[EXTRACTED MATERIAL Boundary: Start]

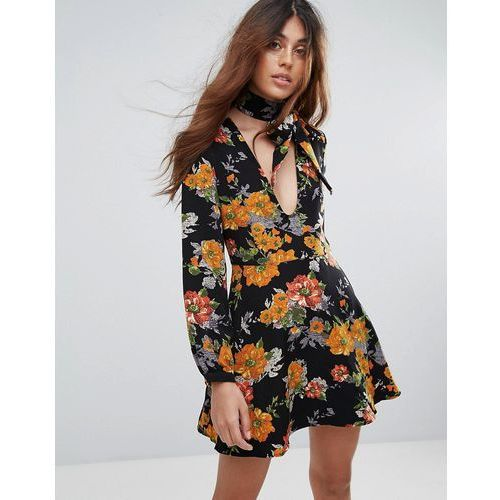 Glamorous Floral Print Skater Dress With Tie Neck - Multi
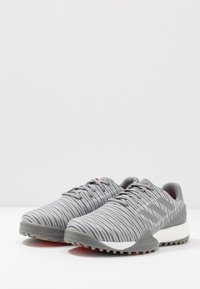 adidas Golf - CODECHAOS SPORT - Golfové boty - grey two/grey three/solar red - 2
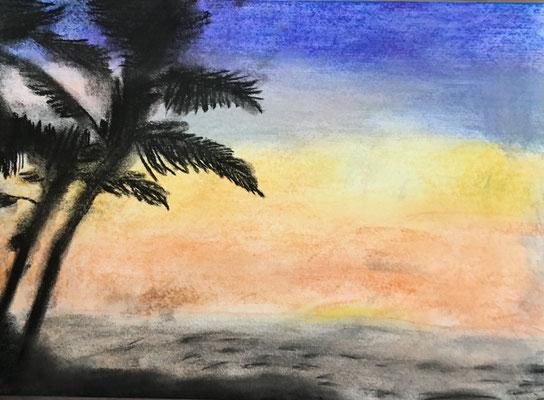 くみぱんつ_ハワイの夕焼け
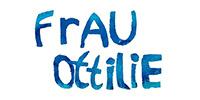 Frau Ottilie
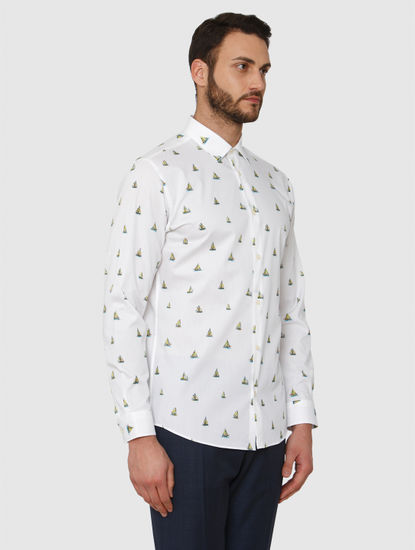 White All Over Boat Print Regular Fit Full Sleeves Shirt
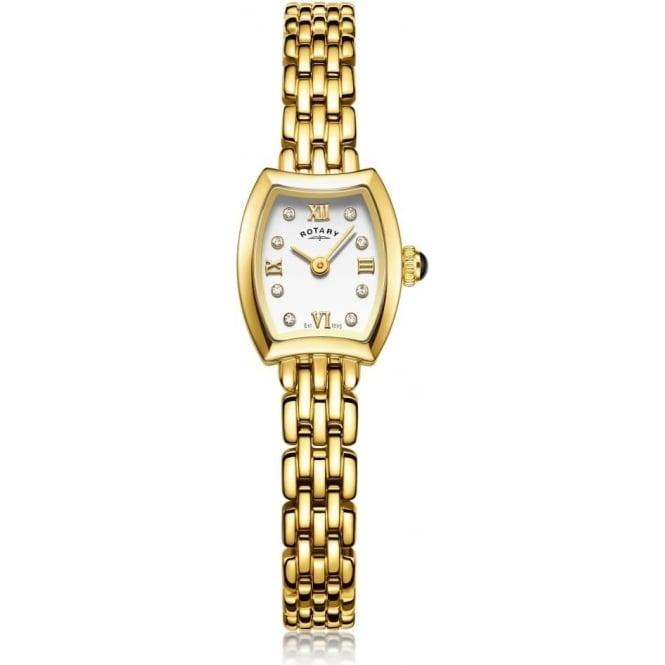 Ladies Rotary Quartz Battery Bracelet Watch LB05055/01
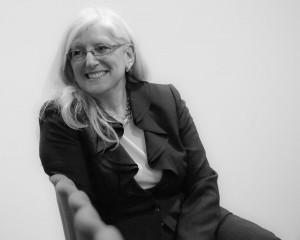 Dr. Lisa Kahn.
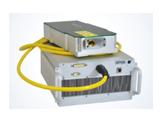 GLPN-200-1-50-M 绿光纳秒脉冲光纤激光器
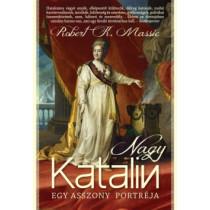 Nagy Katalin- Egy asszony portréja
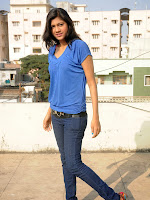 Sneha Tagore Photo shoot in Blue-cover-photo
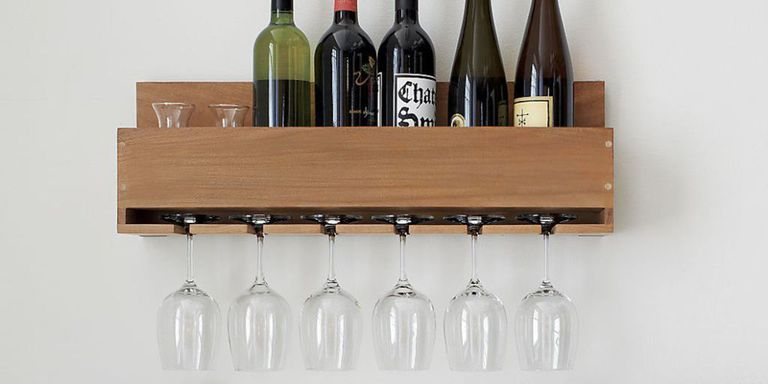 10 Best Wall Mounted Wine Racks in 2018 - Wall Wine Bottle Racks ...
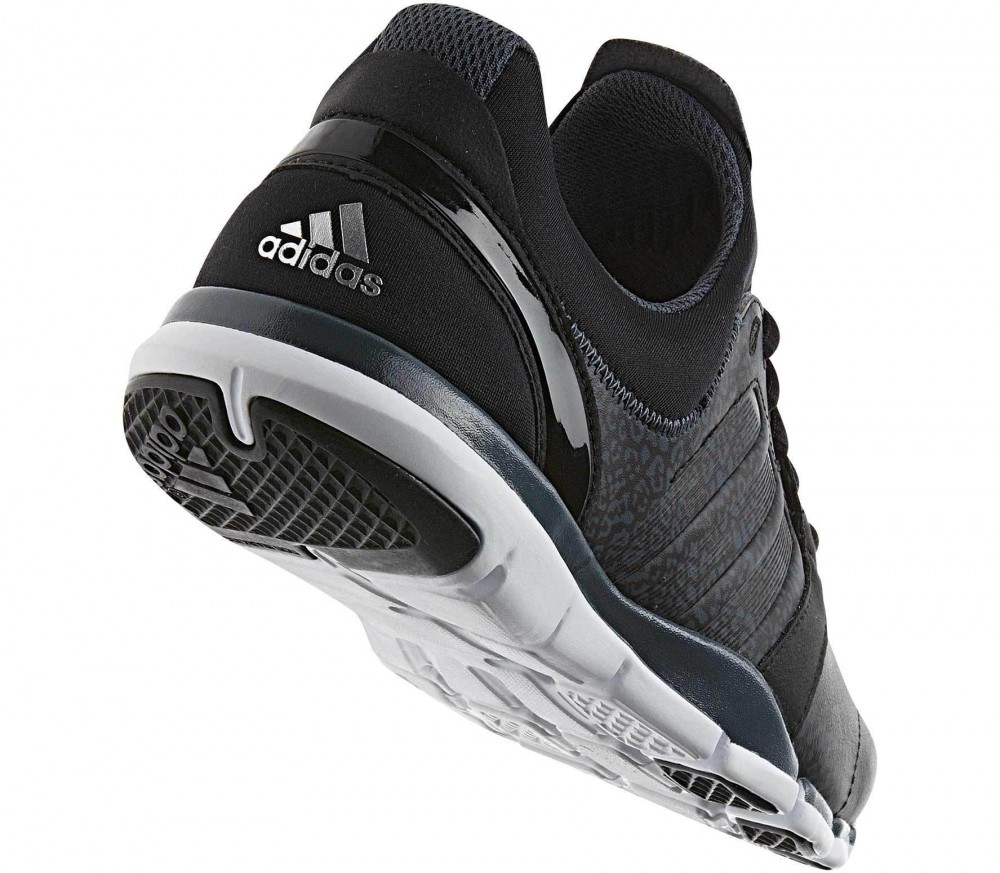 adidas fitness schuhe damen adipure 360 celebration. Black Bedroom Furniture Sets. Home Design Ideas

[EXTRACTED MATERIAL Boundary: End]

Please print exactly the lines from the line containing "GLPN-200-1-50-M 绿光纳秒脉冲光纤激光器" through the end of the records above, both included, leaving out every picture.

 GLPN-200-1-50-M 绿光纳秒脉冲光纤激光器
 Nagy Katalin- Egy asszony portréja
 Sneha Tagore Photo shoot in Blue-cover-photo
 10 Best Wall Mounted Wine Racks in 2018 - Wall Wine Bottle Racks ...
 adidas fitness schuhe damen adipure 360 celebration. Black Bedroom Furniture Sets. Home Design Ideas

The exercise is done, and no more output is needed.